Il y a quelques années, par une après-midi hivernale, je m’étais rendu au supermarché pour faire quelques achats en vue du souper. Une jeune maman était entrée dans le magasin en même temps que moi. Suivie de son petit garçon de quatre ans, elle poussait son caddie devant moi, dans l’allée. Il m’était difficile de deviner son âge. Vingt-cinq ans, peut-être début de la trentaine. Des traits durs apparaissaient déjà sur son visage. Elle avait une longue chevelure blonde, non peignée, portait une veste kaki et avait aux pieds des baskets usées. Elle avait le regard quelque peu perdu, comme si elle n’était pas vraiment là, ou comme si elle était troublée intérieurement par des ennuis provenant d’ailleurs, aigrie, agitée. Bref, le genre de visage qui vous trouble et vous préoccupe. 

Son petit garçon commença à s’agiter alors qu’elle se dirigeait avec lui vers l’allée des confiseries. Il voulait un bonbon, mais elle refusa de lui en acheter. Il se mit à pleurnicher : « Mais je veux… ». 

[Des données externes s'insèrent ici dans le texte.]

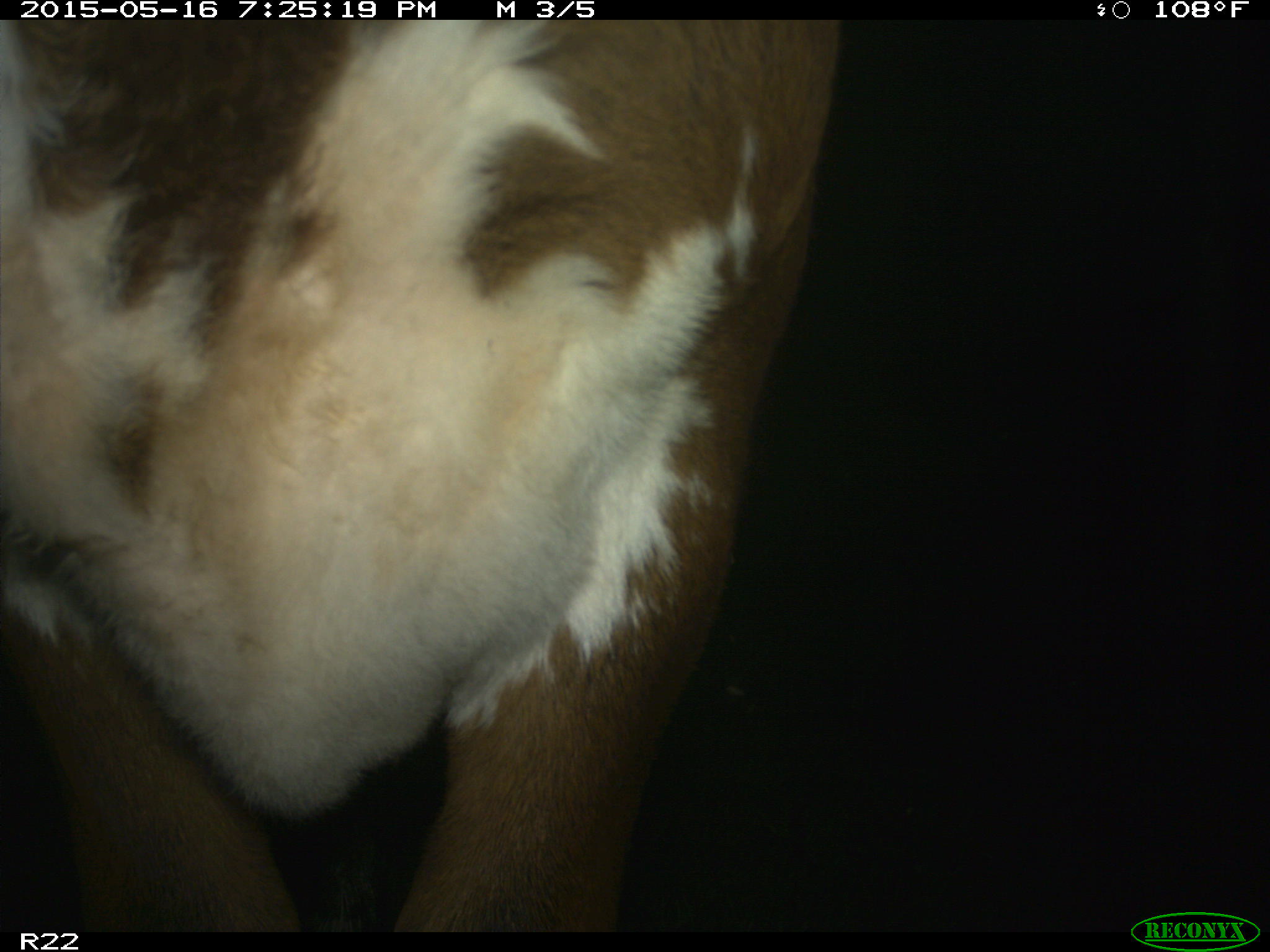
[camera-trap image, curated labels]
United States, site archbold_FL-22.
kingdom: Animalia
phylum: Chordata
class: Mammalia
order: Artiodactyla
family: Bovidae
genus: Bos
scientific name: Bos taurus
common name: domestic cow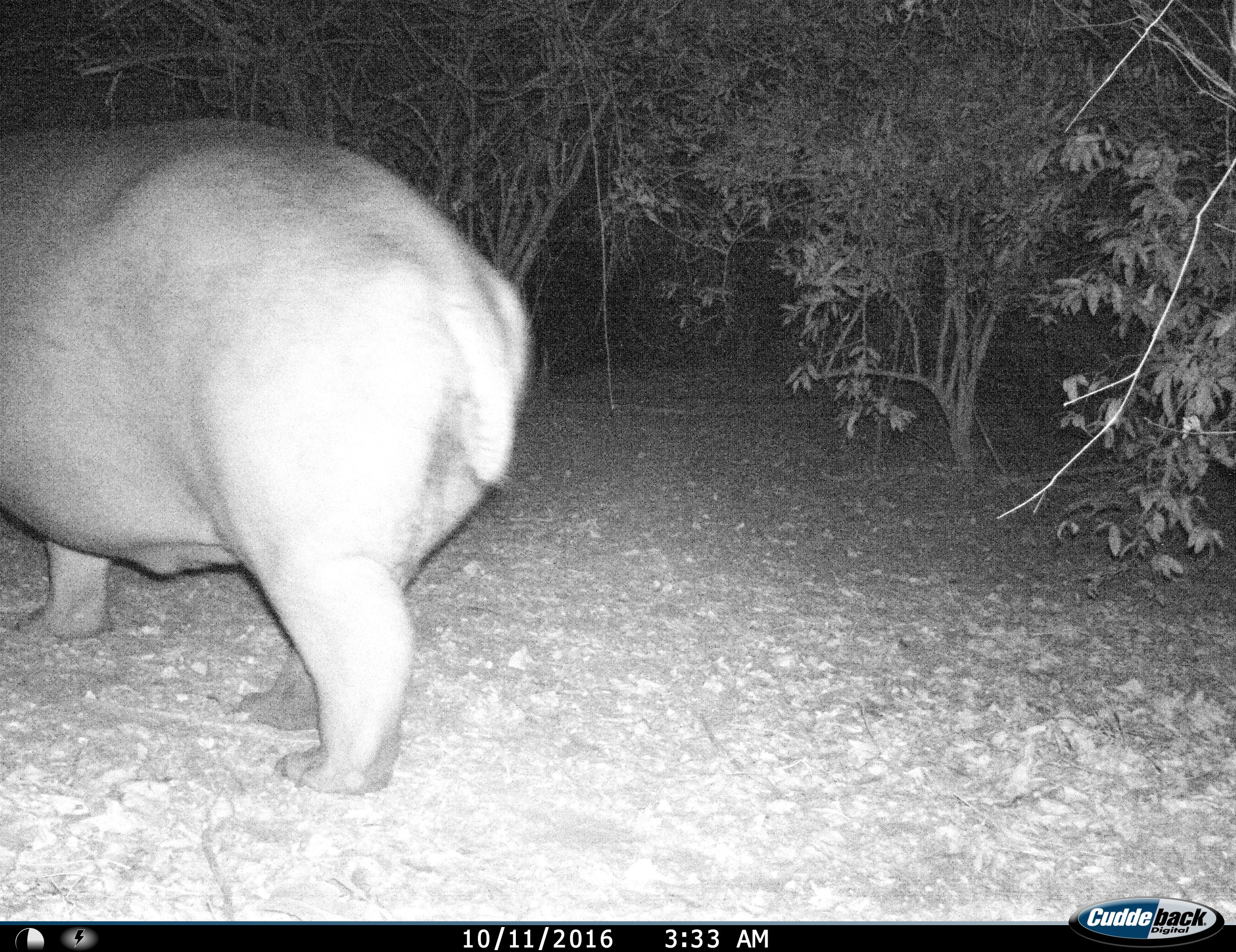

Elle l’arrêta net : « Non ! » 

Le petit pleurnicha un peu plus fort. 

Elle le menaça : « Combien de fois je vais devoir te le redire ? NON, NON, et NON ! Et je ne veux plus t’entendre. Sinon tu… » Sa menace s’estompa. Elle arrêta son caddie, et fixa son regard ailleurs, dehors, à travers la vitrine du magasin. Je m’étais moi aussi arrêté, curieux de savoir comment ce drame se terminerait. 

Le garçon bouda un moment, puis il revint à la charge en chouinant un peu plus, et en tirant sur la veste de sa mère. «Je veux un bonbon. » 

Elle l’insulta. « Tu es une peste de […] ! Je me demande pour- quoi je m’embête à t’emmener partout!» Elle regarda ailleurs, puis le fixa de nouveau, le regard chargé de haine, et son regard se perdit au loin, très loin sur rien en particulier. 

Il pleurnicha encore un peu : « Je veux un bonbon ! » 

Elle se retourna et lui flanqua une gifle. Le petit se mit à hurler. Elle regarda ailleurs, au-delà des confiseries et des chips, plus loin que la caisse, vers le parking. Je me disais qu’elle se contenait pour ne pas hurler à son tour ou pour ne pas tuer le gamin. 

Tout à coup, elle se retourna vers lui et se pencha. Son visage était à cinq centimètres de celui de l’enfant, son index formant un angle de quarante-cinq degrés avec le nez du petit. « Si tu ne la fermes pas immédiatement, je sors du magasin et je te laisse ici. Tu as bien compris ? Je ne veux plus t’entendre, et je ne veux plus te voir. Si tu dis encore un seul mot, je te jure que je monte dans la voiture et je ne reviendrai jamais te chercher, et je me fiche éperdument de ne plus te revoir ! » Elle se retourna et fit semblant de partir. Après quelques pas rapides, elle revint et prit brusquement le garçon par le bras en disant : « Mais ferme-la, bon sang ! » 

Elle poussa le caddie dans l’allée du supermarché, suivie du petit qui continuait de marmonner, le regard fixé sur les roues du chariot qui vibraient sur le carrelage. La menace d’être abandonné ne semblait pas l’épouvanter. Il suivait sa mère, un peu en retrait derrière elle. Il traînait ses pieds suffisamment pour l’irriter, mais pas assez pour la faire exploser à nouveau. 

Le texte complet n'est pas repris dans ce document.